From 2007 through the summer of 2025, he served as Head of the Computer Science Department, leading its growth from 28 to 80 faculty members. He earned his B.S. in Mathematics from Yale University and his S.M. and Ph.D. in Computer Science from the Massachusetts Institute of Technology (MIT). Earlier in his career, he served as a Program Director at the U.S. National Science Foundation, and in the late 2010s as a member of the U.S. Department of Homeland Security Privacy and Integrity Advisory Committee.

Dr. Sloan’s current scholarship explores the intersection of computer science, public policy, and law, with particular focus on computer security, electronic privacy, and automated decisions systems. His earlier research encompassed theoretical computer science, artificial intelligence, cybersecurity, and computer science education. Together with legal scholar Richard Warner, he has coauthored several books, including Unauthorized Access: The Crisis in Online Privacy and Security (CRC Press, 2013), Why Don’t We Defend Better? Data Breaches, Risk Management, and Public Policy (CRC Press, 2019), and The Privacy Fix: How to Preserve Privacy in the Onslaught of Surveillance (Cambridge University Press, 2021). With Warner and retired federal prosecutor Edward Carter, he coauthored Basic Cybersecurity Law for the Business Environment: Cases and Commentary (Aspen Publishing, 2025) designed for use in law school courses beginning in Fall 2025. Dr. Sloan is an IEEE Computer Society Golden Core Member and a 2019 University of Illinois University Scholar.

Talk Title:


Cybersecurity and Privacy at the Crossroads of Economics, Public Policy, and Law.

Talk Abstract:


This talk traces the development of cybersecurity and privacy research from its early foundations to current challenges at the intersection of technology, economics, public policy, and law. The origins of cybersecurity can be seen by the 1970s, with breakthroughs in what became the distinct field of cryptography and results demonstrating the undecidability of certain forms of access control. In the 1980s, the 1983 techno-thriller WarGames and the 1988 Morris Worm brought computer security issues to the attention of the general public, researchers, and policymakers alike. By the 1990s, the rise of SSL and the commercial web helped establish computer security as a distinct and vital field.
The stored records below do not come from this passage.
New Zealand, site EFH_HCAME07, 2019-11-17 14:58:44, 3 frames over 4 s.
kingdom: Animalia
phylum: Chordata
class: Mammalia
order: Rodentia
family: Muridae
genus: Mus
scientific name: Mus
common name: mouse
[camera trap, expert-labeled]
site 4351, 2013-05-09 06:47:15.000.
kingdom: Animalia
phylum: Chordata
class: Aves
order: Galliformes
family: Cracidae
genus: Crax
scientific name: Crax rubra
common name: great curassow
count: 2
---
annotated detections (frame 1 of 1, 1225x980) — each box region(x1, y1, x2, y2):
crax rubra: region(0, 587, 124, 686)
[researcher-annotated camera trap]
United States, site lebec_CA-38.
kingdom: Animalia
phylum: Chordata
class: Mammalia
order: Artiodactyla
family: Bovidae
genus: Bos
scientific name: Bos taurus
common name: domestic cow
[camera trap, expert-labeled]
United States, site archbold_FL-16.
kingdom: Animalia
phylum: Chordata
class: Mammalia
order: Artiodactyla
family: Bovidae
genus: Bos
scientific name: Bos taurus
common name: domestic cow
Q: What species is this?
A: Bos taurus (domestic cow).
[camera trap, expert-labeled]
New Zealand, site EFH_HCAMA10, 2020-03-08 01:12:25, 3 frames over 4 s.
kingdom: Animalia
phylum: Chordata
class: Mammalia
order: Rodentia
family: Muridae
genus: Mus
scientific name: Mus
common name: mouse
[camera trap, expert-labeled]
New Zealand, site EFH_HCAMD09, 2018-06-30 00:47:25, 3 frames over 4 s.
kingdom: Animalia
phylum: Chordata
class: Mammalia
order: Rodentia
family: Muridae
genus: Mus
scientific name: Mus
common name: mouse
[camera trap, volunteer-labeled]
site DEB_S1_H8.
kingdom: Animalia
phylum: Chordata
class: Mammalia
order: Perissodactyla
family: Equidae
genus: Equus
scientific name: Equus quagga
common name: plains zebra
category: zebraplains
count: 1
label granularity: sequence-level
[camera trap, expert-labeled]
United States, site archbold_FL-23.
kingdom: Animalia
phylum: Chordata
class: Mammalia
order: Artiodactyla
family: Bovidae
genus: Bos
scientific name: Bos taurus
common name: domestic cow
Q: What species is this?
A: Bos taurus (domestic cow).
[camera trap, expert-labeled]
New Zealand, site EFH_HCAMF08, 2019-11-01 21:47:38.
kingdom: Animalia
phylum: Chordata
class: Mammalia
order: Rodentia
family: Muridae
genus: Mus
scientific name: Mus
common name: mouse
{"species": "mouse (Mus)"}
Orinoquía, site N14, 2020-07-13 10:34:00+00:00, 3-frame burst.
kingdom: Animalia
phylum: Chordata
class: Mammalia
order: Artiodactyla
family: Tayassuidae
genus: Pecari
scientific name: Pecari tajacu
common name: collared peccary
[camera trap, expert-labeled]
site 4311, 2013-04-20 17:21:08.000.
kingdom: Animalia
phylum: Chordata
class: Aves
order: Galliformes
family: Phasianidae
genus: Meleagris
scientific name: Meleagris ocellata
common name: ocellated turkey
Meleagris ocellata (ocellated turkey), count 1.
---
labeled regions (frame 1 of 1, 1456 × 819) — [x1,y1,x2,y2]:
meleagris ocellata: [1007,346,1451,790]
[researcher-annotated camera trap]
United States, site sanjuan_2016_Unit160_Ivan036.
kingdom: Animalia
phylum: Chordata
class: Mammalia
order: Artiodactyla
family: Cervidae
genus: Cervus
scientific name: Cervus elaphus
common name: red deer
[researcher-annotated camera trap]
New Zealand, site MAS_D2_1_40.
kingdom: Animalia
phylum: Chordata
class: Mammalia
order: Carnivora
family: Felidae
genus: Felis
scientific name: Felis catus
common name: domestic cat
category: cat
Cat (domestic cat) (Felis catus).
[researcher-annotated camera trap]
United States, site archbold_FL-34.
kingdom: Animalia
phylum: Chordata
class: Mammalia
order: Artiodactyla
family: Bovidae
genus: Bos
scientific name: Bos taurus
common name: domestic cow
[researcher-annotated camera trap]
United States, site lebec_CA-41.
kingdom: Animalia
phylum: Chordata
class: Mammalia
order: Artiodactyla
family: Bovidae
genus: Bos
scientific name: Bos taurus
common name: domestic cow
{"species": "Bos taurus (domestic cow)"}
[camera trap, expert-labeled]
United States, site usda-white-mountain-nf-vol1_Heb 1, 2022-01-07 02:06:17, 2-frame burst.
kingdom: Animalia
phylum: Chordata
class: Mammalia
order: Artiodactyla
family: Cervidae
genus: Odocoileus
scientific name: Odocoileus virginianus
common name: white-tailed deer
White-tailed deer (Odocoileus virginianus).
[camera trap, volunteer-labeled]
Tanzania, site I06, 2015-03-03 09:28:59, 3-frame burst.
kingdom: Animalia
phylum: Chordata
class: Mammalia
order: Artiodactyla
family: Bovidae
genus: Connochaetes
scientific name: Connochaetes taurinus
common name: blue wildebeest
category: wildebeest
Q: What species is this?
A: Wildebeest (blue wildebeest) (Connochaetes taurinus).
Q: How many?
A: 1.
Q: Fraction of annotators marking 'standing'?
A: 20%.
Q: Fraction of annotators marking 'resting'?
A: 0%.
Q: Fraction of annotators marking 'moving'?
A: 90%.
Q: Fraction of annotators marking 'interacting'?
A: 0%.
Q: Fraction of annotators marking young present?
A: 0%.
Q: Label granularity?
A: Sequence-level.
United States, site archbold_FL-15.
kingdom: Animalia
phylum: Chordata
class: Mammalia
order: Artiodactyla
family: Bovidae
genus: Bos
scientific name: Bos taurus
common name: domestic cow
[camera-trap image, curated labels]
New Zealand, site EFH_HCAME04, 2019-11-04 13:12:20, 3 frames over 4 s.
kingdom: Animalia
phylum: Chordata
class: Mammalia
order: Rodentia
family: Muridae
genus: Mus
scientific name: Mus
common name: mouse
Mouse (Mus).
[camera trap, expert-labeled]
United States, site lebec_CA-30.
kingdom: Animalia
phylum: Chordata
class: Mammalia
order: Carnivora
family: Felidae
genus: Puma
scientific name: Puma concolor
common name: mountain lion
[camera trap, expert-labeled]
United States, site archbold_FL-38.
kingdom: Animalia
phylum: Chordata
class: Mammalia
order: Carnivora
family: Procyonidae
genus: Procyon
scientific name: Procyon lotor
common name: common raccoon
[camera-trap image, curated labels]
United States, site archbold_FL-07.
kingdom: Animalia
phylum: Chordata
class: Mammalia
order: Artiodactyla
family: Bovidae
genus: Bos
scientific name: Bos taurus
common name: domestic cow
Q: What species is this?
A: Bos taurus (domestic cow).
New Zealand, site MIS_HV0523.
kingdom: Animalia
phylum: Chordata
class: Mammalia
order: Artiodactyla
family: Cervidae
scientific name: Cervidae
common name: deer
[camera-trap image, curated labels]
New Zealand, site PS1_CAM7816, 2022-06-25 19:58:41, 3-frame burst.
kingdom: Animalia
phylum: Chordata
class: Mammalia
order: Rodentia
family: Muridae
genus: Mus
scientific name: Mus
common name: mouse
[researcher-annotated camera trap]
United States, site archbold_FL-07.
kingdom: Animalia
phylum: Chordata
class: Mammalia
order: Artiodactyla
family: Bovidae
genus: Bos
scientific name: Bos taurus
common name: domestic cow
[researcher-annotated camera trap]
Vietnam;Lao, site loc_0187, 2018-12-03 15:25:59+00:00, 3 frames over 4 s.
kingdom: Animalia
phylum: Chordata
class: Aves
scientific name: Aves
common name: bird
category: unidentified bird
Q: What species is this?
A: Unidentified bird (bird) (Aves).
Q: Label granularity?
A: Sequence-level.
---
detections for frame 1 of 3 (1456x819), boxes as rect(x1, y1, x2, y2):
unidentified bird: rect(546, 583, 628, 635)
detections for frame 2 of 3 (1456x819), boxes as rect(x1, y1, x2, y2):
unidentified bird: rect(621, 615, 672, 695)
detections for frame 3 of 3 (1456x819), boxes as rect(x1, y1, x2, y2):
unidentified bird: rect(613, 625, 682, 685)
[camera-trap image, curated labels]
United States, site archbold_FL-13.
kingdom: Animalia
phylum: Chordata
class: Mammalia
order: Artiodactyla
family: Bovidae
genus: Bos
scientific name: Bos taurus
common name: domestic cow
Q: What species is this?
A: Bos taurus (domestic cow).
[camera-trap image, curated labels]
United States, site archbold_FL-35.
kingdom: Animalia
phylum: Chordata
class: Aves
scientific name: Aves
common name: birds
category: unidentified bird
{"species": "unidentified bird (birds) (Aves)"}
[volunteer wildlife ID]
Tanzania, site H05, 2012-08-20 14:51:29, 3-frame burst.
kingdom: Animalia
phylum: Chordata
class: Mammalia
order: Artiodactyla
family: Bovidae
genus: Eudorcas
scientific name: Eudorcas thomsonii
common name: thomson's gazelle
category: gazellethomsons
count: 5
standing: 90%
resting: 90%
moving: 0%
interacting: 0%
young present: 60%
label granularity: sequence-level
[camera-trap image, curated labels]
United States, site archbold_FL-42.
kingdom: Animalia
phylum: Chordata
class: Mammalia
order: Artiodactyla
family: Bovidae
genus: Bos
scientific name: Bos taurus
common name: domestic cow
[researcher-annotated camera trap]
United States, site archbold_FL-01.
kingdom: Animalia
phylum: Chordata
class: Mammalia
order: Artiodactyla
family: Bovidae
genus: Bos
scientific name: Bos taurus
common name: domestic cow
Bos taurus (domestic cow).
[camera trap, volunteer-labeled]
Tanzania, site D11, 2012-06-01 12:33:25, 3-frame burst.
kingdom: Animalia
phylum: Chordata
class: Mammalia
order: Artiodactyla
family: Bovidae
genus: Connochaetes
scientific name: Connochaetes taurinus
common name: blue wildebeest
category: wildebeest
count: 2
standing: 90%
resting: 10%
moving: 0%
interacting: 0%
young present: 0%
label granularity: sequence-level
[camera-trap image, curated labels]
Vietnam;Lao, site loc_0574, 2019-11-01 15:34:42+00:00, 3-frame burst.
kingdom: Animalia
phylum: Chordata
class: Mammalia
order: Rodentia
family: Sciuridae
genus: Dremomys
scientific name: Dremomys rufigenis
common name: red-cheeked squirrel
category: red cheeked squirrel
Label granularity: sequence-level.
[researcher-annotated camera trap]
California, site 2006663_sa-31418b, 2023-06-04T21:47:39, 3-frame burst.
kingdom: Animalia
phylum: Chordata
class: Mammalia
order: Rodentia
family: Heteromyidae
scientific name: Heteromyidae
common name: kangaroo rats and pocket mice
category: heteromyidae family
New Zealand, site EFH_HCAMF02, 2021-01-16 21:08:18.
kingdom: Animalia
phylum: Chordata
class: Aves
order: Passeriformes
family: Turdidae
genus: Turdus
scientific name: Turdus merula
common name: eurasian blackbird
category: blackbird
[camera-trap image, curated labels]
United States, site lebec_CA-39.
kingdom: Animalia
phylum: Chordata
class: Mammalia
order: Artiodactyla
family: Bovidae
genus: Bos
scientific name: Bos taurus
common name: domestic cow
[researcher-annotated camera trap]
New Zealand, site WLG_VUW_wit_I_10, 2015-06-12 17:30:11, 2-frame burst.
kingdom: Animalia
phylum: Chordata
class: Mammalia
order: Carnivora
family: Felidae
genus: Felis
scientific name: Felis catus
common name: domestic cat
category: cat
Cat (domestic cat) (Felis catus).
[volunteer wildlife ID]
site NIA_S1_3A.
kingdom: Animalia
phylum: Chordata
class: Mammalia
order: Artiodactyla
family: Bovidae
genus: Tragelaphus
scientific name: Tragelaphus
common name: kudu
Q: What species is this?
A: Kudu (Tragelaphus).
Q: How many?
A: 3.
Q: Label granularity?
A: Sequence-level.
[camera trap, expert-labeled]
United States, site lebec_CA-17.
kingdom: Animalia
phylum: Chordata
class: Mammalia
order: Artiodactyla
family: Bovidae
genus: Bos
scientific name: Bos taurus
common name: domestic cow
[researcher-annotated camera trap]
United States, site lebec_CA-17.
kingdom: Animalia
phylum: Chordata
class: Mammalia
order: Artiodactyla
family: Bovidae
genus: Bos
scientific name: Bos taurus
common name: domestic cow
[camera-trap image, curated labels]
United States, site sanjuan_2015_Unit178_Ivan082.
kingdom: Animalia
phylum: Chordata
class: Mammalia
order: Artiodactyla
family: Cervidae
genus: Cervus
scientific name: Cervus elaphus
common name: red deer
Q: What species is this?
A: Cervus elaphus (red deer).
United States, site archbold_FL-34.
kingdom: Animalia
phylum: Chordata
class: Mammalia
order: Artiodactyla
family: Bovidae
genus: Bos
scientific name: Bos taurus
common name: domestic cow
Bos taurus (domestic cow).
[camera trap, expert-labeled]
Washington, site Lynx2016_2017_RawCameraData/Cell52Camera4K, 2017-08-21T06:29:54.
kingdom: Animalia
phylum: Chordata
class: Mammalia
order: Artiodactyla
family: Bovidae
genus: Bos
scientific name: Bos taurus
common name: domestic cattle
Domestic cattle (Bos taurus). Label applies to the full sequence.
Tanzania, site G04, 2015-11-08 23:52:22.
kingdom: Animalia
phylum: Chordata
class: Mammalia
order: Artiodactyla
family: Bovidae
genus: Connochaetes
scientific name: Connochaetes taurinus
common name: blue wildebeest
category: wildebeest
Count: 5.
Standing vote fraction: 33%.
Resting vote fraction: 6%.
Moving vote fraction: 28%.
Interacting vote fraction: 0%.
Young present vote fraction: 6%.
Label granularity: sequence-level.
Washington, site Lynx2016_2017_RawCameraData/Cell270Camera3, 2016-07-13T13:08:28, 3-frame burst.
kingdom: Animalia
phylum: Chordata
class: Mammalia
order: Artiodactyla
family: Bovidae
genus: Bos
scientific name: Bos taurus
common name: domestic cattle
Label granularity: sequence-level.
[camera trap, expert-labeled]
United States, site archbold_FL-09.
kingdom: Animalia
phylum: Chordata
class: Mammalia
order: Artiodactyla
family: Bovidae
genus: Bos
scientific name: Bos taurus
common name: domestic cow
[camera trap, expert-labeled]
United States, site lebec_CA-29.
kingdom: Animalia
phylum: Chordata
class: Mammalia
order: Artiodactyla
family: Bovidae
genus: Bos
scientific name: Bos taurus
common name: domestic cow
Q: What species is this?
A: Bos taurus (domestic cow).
Building on this historical context, I examine how interdisciplinary approaches have shaped our understanding of security and privacy, including how economic forces came to be recognized as central to security challenges around the year 2000. I then outline results from more than a decade of collaboration with legal scholar and philosopher Richard Warner of Chicago-Kent College of Law. Our work explores questions such as why computer security is often weaker than it should be, why behavioral advertising and large-scale tracking are so difficult to curb, and what, precisely, privacy means in an era of perceived erosion.

The talk concludes by considering how insights from cybersecurity and privacy research can inform efforts to regulate fairness in data-driven decision systems, particularly where governments lack deep technical expertise.